-- Provided material follows --

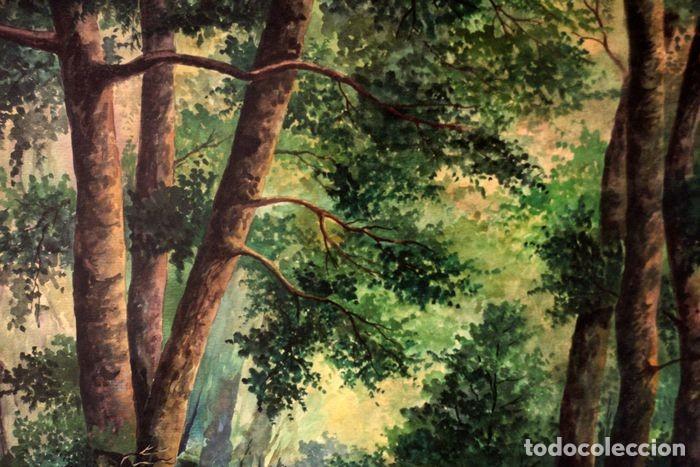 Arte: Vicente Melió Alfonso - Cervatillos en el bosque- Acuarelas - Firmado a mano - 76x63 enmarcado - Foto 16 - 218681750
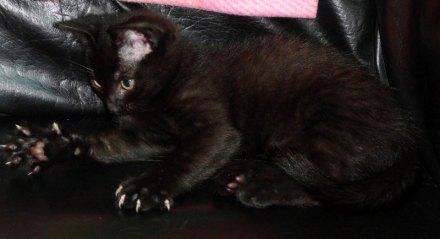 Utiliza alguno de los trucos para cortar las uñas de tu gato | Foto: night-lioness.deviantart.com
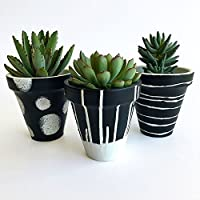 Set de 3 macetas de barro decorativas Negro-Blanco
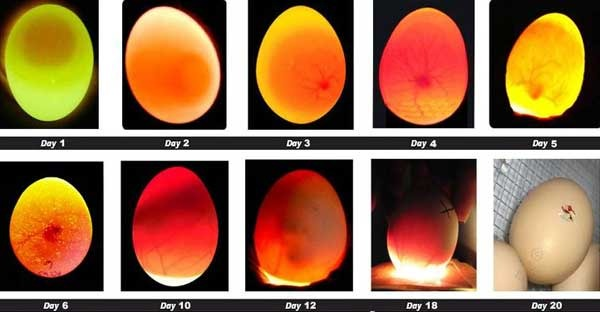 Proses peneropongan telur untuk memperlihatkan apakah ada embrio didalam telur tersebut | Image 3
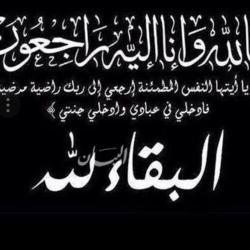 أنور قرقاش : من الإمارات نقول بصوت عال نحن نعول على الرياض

-- Provided material concluded --

Set down the material once more, exactly, with the pictures omitted.

 Arte: Vicente Melió Alfonso - Cervatillos en el bosque- Acuarelas - Firmado a mano - 76x63 enmarcado - Foto 16 - 218681750
 Utiliza alguno de los trucos para cortar las uñas de tu gato | Foto: night-lioness.deviantart.com
 Set de 3 macetas de barro decorativas Negro-Blanco
 Proses peneropongan telur untuk memperlihatkan apakah ada embrio didalam telur tersebut | Image 3
 أنور قرقاش : من الإمارات نقول بصوت عال نحن نعول على الرياض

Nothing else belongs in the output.